The other day on the radio the announcer said John Hinckley, Jr., the guy who shot Ronald Reagan in 1981 and was found innocent by reason of insanity, wants more privileges. Instead of going home to stay with his mother for ten days a month, he wants 24. The Federal Attorneys in John's hearing on this matter quoted the Secret Service as saying that John is a liar and narcissist. They said, for example, this summer his mother dropped John off at the movie theater to see Captain America. But instead of going to the movie, he walked over to the Barnes & Noble and looked at books about presidential assassinations. Then he went out to a bench, the Secret Service said, and sat down in front of the movie theater, telling his mom when she picked him up that he saw Captain America, and also later that week John went to a gathering with his mother and told friends and neighbors how wonderful Captain America was and how they must see it.

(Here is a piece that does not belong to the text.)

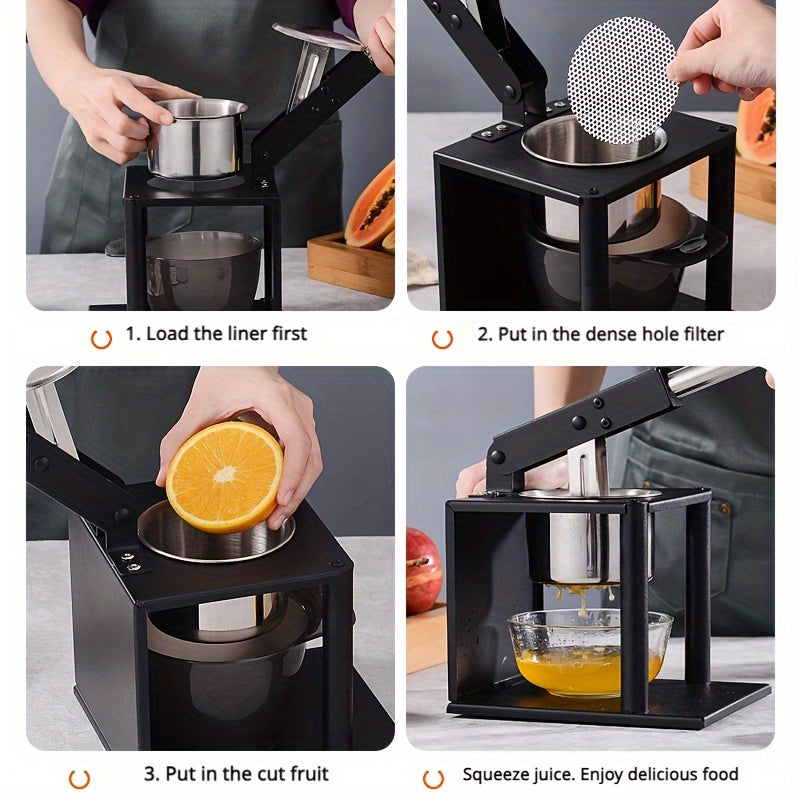 1. Load the liner first

2. Put in the dense hole filter

3. Put in the cut fruit

Squeeze juice. Enjoy delicious food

This story is reminiscent of the ridiculousness of a really good Curb Your Enthusiasm episode, but also showcases the tragic banality of real life. The core of it is John searching out images of his own ghostly fame, that secret stardust the Secret Service will never see. The unmitigated gall of this insane assassin! Or is it just human nature? Puffy-faced, intent on shaping his own weird shady legacy, John is a performance artist in this vignette, using Captain America as his cover and his allusion to bigger and better worlds, and to normalcy itself. I haven't seen Captain America, but I did catch a preview of it, and it seemed to focus on the transformation of a skinny, heartfelt little guy who gets beefed up by a sci-fi machine in order to fight Nazis. In the process of transformation a costume appears: red white and blue with a shield and mask and everything.
Flash on John: pants that probably don't fit, pit stains, hang-dog yearning. A sadsack with mental problems looking for love in all the wrong places, dreaming of that one day when he got what he wanted. All that attention, all that drama. He still walks the earth like that. And the Secret Service follows. There has to be a loneliness like a hot light reaching through his clothes, burning and not burning his skin, like someone is always taking a picture of his heart.
He doesn't know any better, and yet he's guilty none-the-less. The subtitle of Captain America is "The First Avenger." John could have chosen ten or eleven other summer blockbusters at the multiplex as his alibi. I'm betting that subtitle was what drew him to that initial scheme.
He needs to be a character in one of your books.